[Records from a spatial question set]

· · · · · · ·

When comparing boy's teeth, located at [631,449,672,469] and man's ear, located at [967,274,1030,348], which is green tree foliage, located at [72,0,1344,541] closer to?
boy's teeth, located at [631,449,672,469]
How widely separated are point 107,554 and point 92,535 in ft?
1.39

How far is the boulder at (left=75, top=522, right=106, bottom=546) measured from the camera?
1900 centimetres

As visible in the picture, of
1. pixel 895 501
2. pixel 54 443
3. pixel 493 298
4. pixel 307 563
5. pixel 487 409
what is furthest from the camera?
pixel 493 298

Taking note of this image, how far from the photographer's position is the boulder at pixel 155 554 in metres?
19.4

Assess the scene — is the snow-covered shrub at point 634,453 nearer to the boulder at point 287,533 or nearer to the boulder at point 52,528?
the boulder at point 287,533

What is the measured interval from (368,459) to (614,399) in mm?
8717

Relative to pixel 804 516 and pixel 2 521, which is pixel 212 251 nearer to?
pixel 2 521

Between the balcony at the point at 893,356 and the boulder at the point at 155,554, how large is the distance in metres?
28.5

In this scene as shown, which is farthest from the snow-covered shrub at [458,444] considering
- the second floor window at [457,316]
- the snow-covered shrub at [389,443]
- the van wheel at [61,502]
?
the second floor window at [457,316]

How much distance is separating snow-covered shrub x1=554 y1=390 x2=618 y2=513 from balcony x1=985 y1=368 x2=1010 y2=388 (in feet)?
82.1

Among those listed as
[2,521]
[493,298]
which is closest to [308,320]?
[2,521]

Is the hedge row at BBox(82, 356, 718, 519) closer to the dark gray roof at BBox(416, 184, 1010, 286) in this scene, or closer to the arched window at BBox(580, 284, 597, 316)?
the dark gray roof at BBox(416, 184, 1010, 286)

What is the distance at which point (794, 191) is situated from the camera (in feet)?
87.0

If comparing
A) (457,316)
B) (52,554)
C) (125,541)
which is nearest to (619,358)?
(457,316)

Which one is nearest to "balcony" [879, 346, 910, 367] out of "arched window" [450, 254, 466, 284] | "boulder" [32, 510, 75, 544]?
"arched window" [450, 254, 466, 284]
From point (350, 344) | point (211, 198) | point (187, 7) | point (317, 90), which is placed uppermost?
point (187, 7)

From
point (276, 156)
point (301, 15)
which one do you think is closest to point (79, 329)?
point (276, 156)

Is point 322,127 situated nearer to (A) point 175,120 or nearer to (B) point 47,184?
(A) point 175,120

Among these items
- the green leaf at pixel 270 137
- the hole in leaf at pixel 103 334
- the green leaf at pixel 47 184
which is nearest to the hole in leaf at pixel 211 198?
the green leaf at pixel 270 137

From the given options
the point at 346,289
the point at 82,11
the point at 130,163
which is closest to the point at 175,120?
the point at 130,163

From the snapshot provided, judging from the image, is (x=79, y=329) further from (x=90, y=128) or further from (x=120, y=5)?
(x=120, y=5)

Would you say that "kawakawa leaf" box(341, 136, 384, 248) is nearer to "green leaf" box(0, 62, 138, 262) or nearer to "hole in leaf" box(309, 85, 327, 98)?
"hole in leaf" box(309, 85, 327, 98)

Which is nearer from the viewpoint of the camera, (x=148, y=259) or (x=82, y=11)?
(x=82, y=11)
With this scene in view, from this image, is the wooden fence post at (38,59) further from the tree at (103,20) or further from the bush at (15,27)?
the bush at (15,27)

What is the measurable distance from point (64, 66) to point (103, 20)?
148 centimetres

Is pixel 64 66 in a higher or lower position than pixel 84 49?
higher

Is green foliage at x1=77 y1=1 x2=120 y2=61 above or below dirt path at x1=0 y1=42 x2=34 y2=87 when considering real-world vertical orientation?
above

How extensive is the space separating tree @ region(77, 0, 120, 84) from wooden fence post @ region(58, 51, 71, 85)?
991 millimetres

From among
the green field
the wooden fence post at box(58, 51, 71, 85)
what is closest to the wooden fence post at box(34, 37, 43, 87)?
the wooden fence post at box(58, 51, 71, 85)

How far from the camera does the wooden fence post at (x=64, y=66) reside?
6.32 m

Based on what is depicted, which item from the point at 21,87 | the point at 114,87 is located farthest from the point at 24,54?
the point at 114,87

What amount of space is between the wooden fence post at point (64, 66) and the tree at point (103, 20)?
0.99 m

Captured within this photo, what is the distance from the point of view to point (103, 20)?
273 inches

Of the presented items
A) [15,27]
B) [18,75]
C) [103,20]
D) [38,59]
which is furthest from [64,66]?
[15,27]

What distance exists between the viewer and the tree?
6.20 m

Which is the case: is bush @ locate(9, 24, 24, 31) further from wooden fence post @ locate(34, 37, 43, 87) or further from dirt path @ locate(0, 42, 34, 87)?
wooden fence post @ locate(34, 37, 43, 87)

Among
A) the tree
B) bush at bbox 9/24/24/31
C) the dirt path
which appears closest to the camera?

· · · · · · ·

From the "How extensive is" line to the close of the listing, restate each line word for word.

| Exercise output |
How extensive is the space separating tree @ region(77, 0, 120, 84) from wooden fence post @ region(58, 51, 71, 85)?
991 millimetres

From among
the green field
the wooden fence post at box(58, 51, 71, 85)
what is closest to the wooden fence post at box(34, 37, 43, 87)?
the wooden fence post at box(58, 51, 71, 85)

How far from the camera does the wooden fence post at (x=64, y=66) reside?
6.32 m

Based on what is depicted, which item from the point at 21,87 | the point at 114,87 is located farthest from the point at 24,54?
the point at 114,87

What amount of space is between the wooden fence post at point (64, 66) and the tree at point (103, 20)?
0.99 m

Captured within this photo, what is the distance from the point of view to point (103, 20)?
273 inches

Of the presented items
A) [15,27]
B) [18,75]
C) [103,20]
D) [38,59]
which is furthest from [64,66]?
[15,27]

What distance exists between the viewer and the tree?
6.20 m

Which is the case: is bush @ locate(9, 24, 24, 31) further from wooden fence post @ locate(34, 37, 43, 87) or further from dirt path @ locate(0, 42, 34, 87)?
wooden fence post @ locate(34, 37, 43, 87)

Among
A) the tree
B) bush at bbox 9/24/24/31
C) the dirt path
which appears closest to the camera?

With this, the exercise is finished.